—Vi cómo salía lanzado al balcón —Cato Isaksen miró de reojo a la mujer que estaba a su lado. Llevaba el pelo teñido de rubio y tenía la voz grave y sonora. Sus brazos eran más gruesos que los muslos de Cato—. No consigo quitarme esa visión de la cabeza —la mujer señaló la fachada del número 16—, mis ojos se limitaron a seguir la luz, automáticamente. Entonces, ¡Dios mío!, vi que casi la levantaba en vilo sobre la barandilla.
—Me gustaría llevarla a la comisaría esta misma noche para una declaración oficial. Es muy importante. Espero que le sea posible.
La mujer asintió con la cabeza y siguió hablando.
—Veo cómo cae una y otra vez. Como una película que empieza y vuelve a empezar. Mi marido dice que son cosas que a veces pasan en los bloques. Pero ella no saltó. Si es así, no quiero vivir en un lugar como éste. Tengo un niño pequeño. No va a crecer rodeado de gente que se cae o la tiran por los balcones. Dos niñas pequeñas jugaban sobre una manta poco antes de que cayera. Podía haber caído encima de ellas.
La testigo llevaba puesta una túnica poco favorecedora, estampada con grandes flores. Su marido era delgado y caído de hombros, con una media melena grasienta.
—No obligues al policía a estar de pie en la terraza —dijo, y dirigió a Cato Isaksen al pequeño cuarto de estar donde había un sobredimensionado sofá de piel negra. En la mesita reinaba una lámpara enorme. El investigador se descubrió sintiendo pena por esta gente y su vida. Una sensación mezclada con vergüenza. Una alfombra de grandes dibujos cubría el suelo. Sobre la mesa un álbum de recortes. Alguien había pegado cromos con purpurina sobre las páginas negras. En la mitad del cuarto esperaba un barreño lleno de ropa recién lavada.
Se quedó un ratito junto a la puerta del balcón, antes de sentarse en un extremo del sofá. Veía su cara reflejada en el niquelado del pie de la lámpara. Notó que volvía a tener una arruga de preocupación en la frente.
—Así que discutieron antes de que cayera.
—Lo que pasó fue que él salió a la terraza. Ella se levantó de golpe y empezaron a discutir. Yo no oía lo que decían, claro, pero él estaba enfadado y ella estaba… sí, histérica. Pareció que ella intentaba empujarle primero. Pero no era lo bastante fuerte. Él la pasó por la barandilla y soltó. El hombre cerró la puerta. Y luego no bajó. Si hubiera sido un accidente, habría bajado luego, ¿no?
—¿Puedes describirle?
—Bueno, desapareció hacia el interior del piso en ese mismo instante. Pero llevaba una gorra azul marino o negra y un jersey o chaqueta oscuros.
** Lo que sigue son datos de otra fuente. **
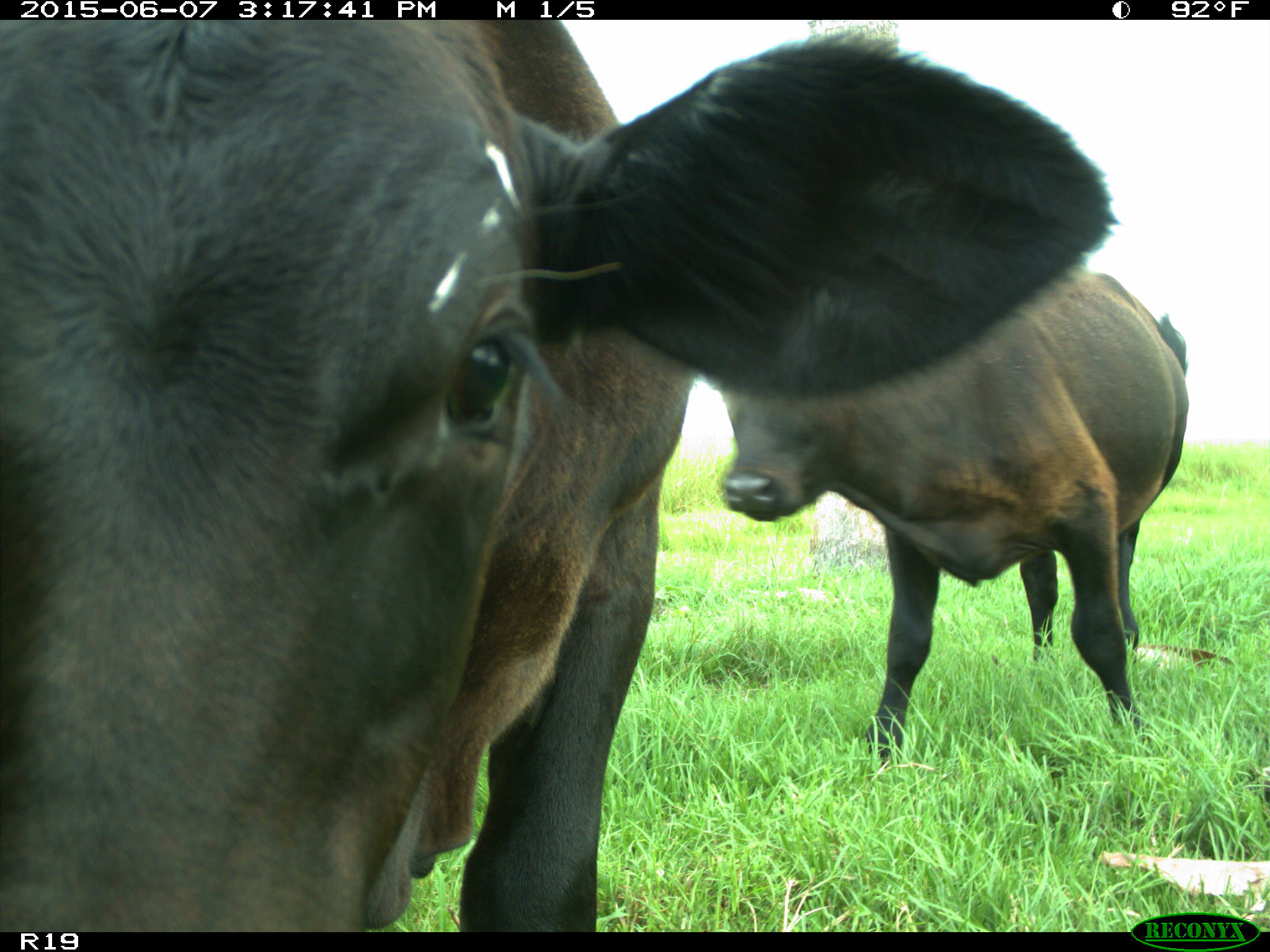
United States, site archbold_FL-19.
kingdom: Animalia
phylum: Chordata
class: Mammalia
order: Artiodactyla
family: Bovidae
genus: Bos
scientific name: Bos taurus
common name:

—¿Qué edad crees que podría tener?
—Puede que 35, o 40 o 50. La verdad es que no lo sé. Pobre señora. Las imágenes dan vueltas y más vueltas en mi cabeza. ¿Puedo beber algo? —miró a su marido que aún estaba parado en medio de la habitación.
El hombre delgado trajo un vaso de agua y se lo alcanzó. No preguntó si Cato Isaksen quería uno.
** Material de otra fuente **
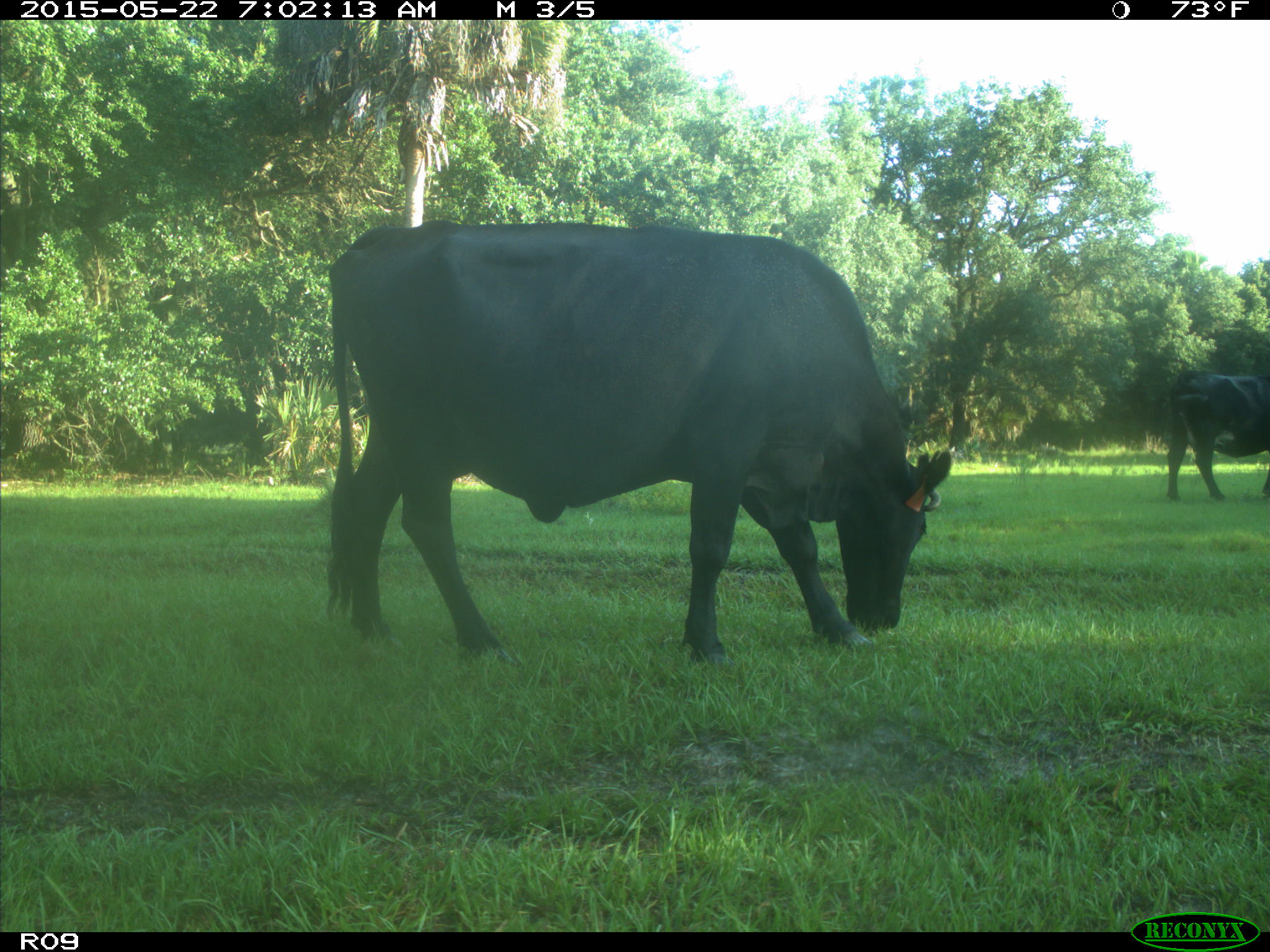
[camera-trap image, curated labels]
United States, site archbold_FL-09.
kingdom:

La testigo bebió el agua a grandes tragos.
—Fue tan rápido. Parecía una muñeca al caer. No gritó. Pero cuando llegó al suelo se oyó un ruido sordo. Fue horrible. Grité y me llevé las manos a la cara. No supe que había gritado hasta después, pero tenía la garganta en carne viva. Mi marido vino corriendo y preguntó qué pasaba. Sólo señalé, era incapaz de hablar. Entendió lo que había pasado, entró corriendo, encontró su móvil y llamó al número de emergencias. Luego intentó tranquilizarme. Pero yo estaba fuera de mí. Era tan espantoso.
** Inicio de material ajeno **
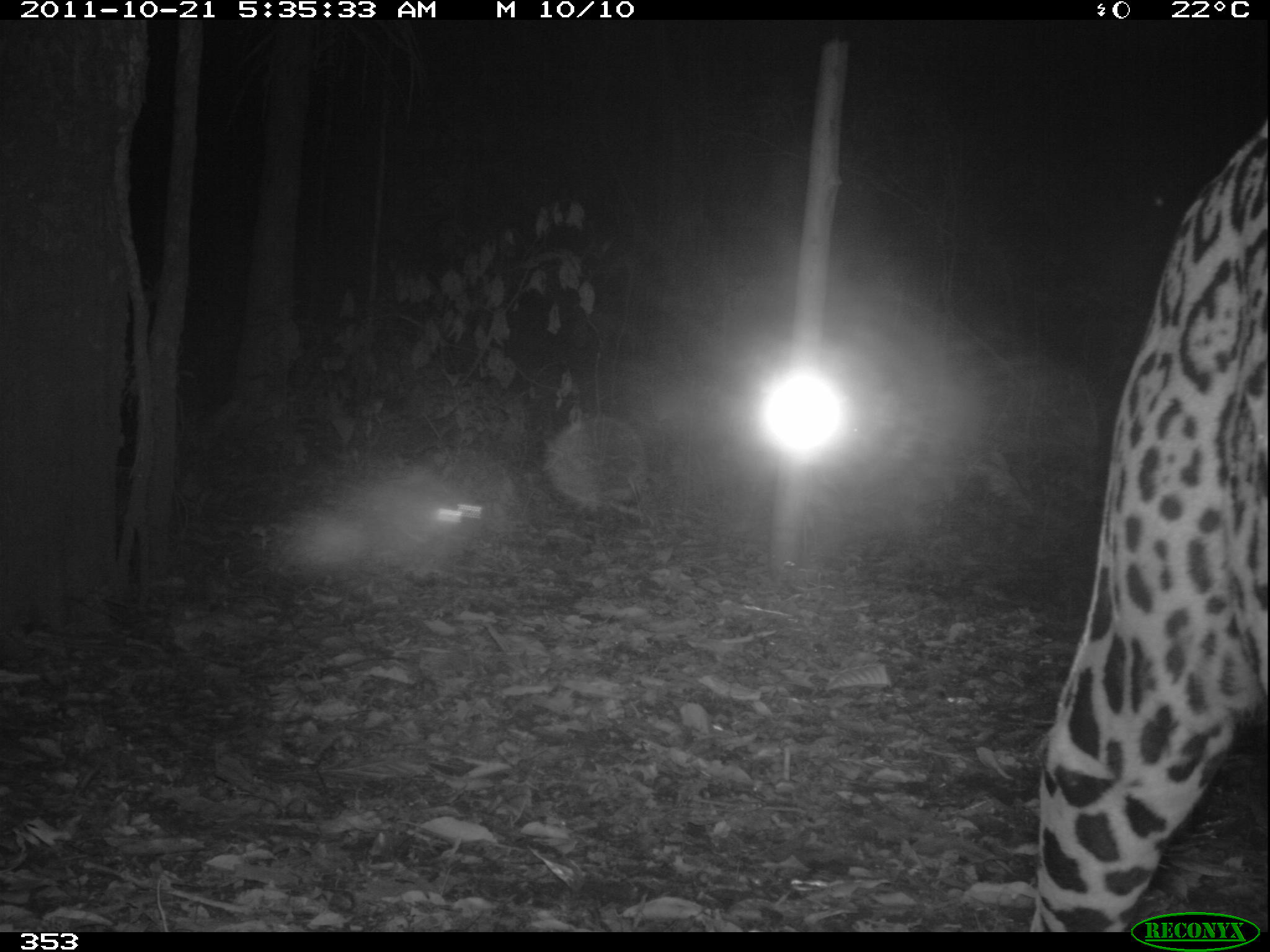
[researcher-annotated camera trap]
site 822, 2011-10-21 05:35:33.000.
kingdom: Animalia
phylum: Chordata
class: Mammalia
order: Carnivora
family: Felidae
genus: Panthera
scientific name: Panthera onca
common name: jaguar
El móvil de Cato Isaksen pitó. Le echó un vistazo rápido y abrió un sms. Era de Roger Høibakk. Tenemos que abrir la puerta. No encontramos al portero.
—Cayó tan despacio —dijo bajito la mujer—, fue tan desagradable. Era exactamente como si estuviera muerta antes de caer, pero eso es imposible, ¿verdad?
—Eso lo dirá la autopsia —dijo Cato Isaksen poniéndose de pie.